Problem description
Word for word, reproduce the records that follow.

Supplied data
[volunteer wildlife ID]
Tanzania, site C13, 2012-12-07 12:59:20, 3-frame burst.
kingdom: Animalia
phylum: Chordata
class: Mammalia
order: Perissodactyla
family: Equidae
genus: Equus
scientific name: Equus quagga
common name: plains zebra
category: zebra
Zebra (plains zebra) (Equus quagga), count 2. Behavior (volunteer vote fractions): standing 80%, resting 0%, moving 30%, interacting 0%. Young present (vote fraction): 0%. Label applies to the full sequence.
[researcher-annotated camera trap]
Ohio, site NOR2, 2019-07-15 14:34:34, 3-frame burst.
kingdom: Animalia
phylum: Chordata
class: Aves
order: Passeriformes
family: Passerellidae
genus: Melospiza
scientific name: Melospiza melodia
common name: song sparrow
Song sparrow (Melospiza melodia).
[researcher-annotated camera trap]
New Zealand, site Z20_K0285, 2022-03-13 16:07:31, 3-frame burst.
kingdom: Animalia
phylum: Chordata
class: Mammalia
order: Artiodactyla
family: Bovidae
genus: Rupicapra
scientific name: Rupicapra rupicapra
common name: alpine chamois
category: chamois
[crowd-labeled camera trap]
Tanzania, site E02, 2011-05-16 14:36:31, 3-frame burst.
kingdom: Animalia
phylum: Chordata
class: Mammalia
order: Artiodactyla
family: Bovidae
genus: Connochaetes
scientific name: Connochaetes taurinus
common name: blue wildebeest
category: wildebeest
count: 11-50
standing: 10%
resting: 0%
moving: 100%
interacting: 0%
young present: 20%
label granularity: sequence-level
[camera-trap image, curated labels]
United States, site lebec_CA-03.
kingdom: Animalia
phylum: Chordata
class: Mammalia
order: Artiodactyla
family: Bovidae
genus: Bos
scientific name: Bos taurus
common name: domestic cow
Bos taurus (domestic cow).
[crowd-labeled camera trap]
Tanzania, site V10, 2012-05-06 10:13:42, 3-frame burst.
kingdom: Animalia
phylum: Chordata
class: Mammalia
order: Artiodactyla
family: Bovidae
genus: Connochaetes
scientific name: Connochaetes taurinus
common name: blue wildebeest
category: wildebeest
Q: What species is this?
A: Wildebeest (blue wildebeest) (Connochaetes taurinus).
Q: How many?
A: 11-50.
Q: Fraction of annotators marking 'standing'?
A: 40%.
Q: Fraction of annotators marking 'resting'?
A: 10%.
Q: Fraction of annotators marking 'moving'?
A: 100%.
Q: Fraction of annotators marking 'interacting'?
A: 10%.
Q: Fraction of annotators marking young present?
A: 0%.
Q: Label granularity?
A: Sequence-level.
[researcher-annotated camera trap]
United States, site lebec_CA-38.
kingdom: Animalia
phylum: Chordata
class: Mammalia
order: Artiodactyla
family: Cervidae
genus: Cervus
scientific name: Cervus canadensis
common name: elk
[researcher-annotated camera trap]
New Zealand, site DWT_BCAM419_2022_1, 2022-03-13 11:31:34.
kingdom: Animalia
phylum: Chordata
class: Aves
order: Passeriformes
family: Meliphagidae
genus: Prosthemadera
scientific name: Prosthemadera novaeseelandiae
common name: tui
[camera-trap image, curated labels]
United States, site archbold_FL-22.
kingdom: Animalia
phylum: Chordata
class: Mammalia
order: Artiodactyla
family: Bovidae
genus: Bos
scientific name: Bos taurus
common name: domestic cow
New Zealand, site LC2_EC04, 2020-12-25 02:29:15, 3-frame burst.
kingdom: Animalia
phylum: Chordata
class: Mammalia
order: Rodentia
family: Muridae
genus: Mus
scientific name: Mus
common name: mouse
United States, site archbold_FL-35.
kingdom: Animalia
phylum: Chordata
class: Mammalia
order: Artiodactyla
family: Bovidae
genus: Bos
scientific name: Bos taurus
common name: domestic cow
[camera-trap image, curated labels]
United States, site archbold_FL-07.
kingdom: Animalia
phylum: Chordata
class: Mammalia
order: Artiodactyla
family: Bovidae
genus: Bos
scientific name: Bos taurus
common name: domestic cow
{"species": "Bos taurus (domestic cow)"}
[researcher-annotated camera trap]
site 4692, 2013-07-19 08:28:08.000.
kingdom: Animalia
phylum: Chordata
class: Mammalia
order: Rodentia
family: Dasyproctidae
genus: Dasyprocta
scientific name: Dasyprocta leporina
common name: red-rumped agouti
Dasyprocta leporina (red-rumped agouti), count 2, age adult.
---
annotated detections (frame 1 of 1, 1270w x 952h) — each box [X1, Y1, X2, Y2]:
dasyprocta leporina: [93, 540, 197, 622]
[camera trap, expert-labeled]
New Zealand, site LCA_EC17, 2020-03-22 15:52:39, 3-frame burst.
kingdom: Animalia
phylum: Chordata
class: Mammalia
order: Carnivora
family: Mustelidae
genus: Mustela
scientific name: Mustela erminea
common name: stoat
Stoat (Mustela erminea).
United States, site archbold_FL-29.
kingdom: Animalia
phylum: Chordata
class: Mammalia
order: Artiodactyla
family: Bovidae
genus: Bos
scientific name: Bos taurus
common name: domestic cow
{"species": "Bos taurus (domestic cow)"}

Exercise answer
[volunteer wildlife ID]
Tanzania, site C13, 2012-12-07 12:59:20, 3-frame burst.
kingdom: Animalia
phylum: Chordata
class: Mammalia
order: Perissodactyla
family: Equidae
genus: Equus
scientific name: Equus quagga
common name: plains zebra
category: zebra
Zebra (plains zebra) (Equus quagga), count 2. Behavior (volunteer vote fractions): standing 80%, resting 0%, moving 30%, interacting 0%. Young present (vote fraction): 0%. Label applies to the full sequence.
[researcher-annotated camera trap]
Ohio, site NOR2, 2019-07-15 14:34:34, 3-frame burst.
kingdom: Animalia
phylum: Chordata
class: Aves
order: Passeriformes
family: Passerellidae
genus: Melospiza
scientific name: Melospiza melodia
common name: song sparrow
Song sparrow (Melospiza melodia).
[researcher-annotated camera trap]
New Zealand, site Z20_K0285, 2022-03-13 16:07:31, 3-frame burst.
kingdom: Animalia
phylum: Chordata
class: Mammalia
order: Artiodactyla
family: Bovidae
genus: Rupicapra
scientific name: Rupicapra rupicapra
common name: alpine chamois
category: chamois
[crowd-labeled camera trap]
Tanzania, site E02, 2011-05-16 14:36:31, 3-frame burst.
kingdom: Animalia
phylum: Chordata
class: Mammalia
order: Artiodactyla
family: Bovidae
genus: Connochaetes
scientific name: Connochaetes taurinus
common name: blue wildebeest
category: wildebeest
count: 11-50
standing: 10%
resting: 0%
moving: 100%
interacting: 0%
young present: 20%
label granularity: sequence-level
[camera-trap image, curated labels]
United States, site lebec_CA-03.
kingdom: Animalia
phylum: Chordata
class: Mammalia
order: Artiodactyla
family: Bovidae
genus: Bos
scientific name: Bos taurus
common name: domestic cow
Bos taurus (domestic cow).
[crowd-labeled camera trap]
Tanzania, site V10, 2012-05-06 10:13:42, 3-frame burst.
kingdom: Animalia
phylum: Chordata
class: Mammalia
order: Artiodactyla
family: Bovidae
genus: Connochaetes
scientific name: Connochaetes taurinus
common name: blue wildebeest
category: wildebeest
Q: What species is this?
A: Wildebeest (blue wildebeest) (Connochaetes taurinus).
Q: How many?
A: 11-50.
Q: Fraction of annotators marking 'standing'?
A: 40%.
Q: Fraction of annotators marking 'resting'?
A: 10%.
Q: Fraction of annotators marking 'moving'?
A: 100%.
Q: Fraction of annotators marking 'interacting'?
A: 10%.
Q: Fraction of annotators marking young present?
A: 0%.
Q: Label granularity?
A: Sequence-level.
[researcher-annotated camera trap]
United States, site lebec_CA-38.
kingdom: Animalia
phylum: Chordata
class: Mammalia
order: Artiodactyla
family: Cervidae
genus: Cervus
scientific name: Cervus canadensis
common name: elk
[researcher-annotated camera trap]
New Zealand, site DWT_BCAM419_2022_1, 2022-03-13 11:31:34.
kingdom: Animalia
phylum: Chordata
class: Aves
order: Passeriformes
family: Meliphagidae
genus: Prosthemadera
scientific name: Prosthemadera novaeseelandiae
common name: tui
[camera-trap image, curated labels]
United States, site archbold_FL-22.
kingdom: Animalia
phylum: Chordata
class: Mammalia
order: Artiodactyla
family: Bovidae
genus: Bos
scientific name: Bos taurus
common name: domestic cow
New Zealand, site LC2_EC04, 2020-12-25 02:29:15, 3-frame burst.
kingdom: Animalia
phylum: Chordata
class: Mammalia
order: Rodentia
family: Muridae
genus: Mus
scientific name: Mus
common name: mouse
United States, site archbold_FL-35.
kingdom: Animalia
phylum: Chordata
class: Mammalia
order: Artiodactyla
family: Bovidae
genus: Bos
scientific name: Bos taurus
common name: domestic cow
[camera-trap image, curated labels]
United States, site archbold_FL-07.
kingdom: Animalia
phylum: Chordata
class: Mammalia
order: Artiodactyla
family: Bovidae
genus: Bos
scientific name: Bos taurus
common name: domestic cow
{"species": "Bos taurus (domestic cow)"}
[researcher-annotated camera trap]
site 4692, 2013-07-19 08:28:08.000.
kingdom: Animalia
phylum: Chordata
class: Mammalia
order: Rodentia
family: Dasyproctidae
genus: Dasyprocta
scientific name: Dasyprocta leporina
common name: red-rumped agouti
Dasyprocta leporina (red-rumped agouti), count 2, age adult.
---
annotated detections (frame 1 of 1, 1270w x 952h) — each box [X1, Y1, X2, Y2]:
dasyprocta leporina: [93, 540, 197, 622]
[camera trap, expert-labeled]
New Zealand, site LCA_EC17, 2020-03-22 15:52:39, 3-frame burst.
kingdom: Animalia
phylum: Chordata
class: Mammalia
order: Carnivora
family: Mustelidae
genus: Mustela
scientific name: Mustela erminea
common name: stoat
Stoat (Mustela erminea).
United States, site archbold_FL-29.
kingdom: Animalia
phylum: Chordata
class: Mammalia
order: Artiodactyla
family: Bovidae
genus: Bos
scientific name: Bos taurus
common name: domestic cow
{"species": "Bos taurus (domestic cow)"}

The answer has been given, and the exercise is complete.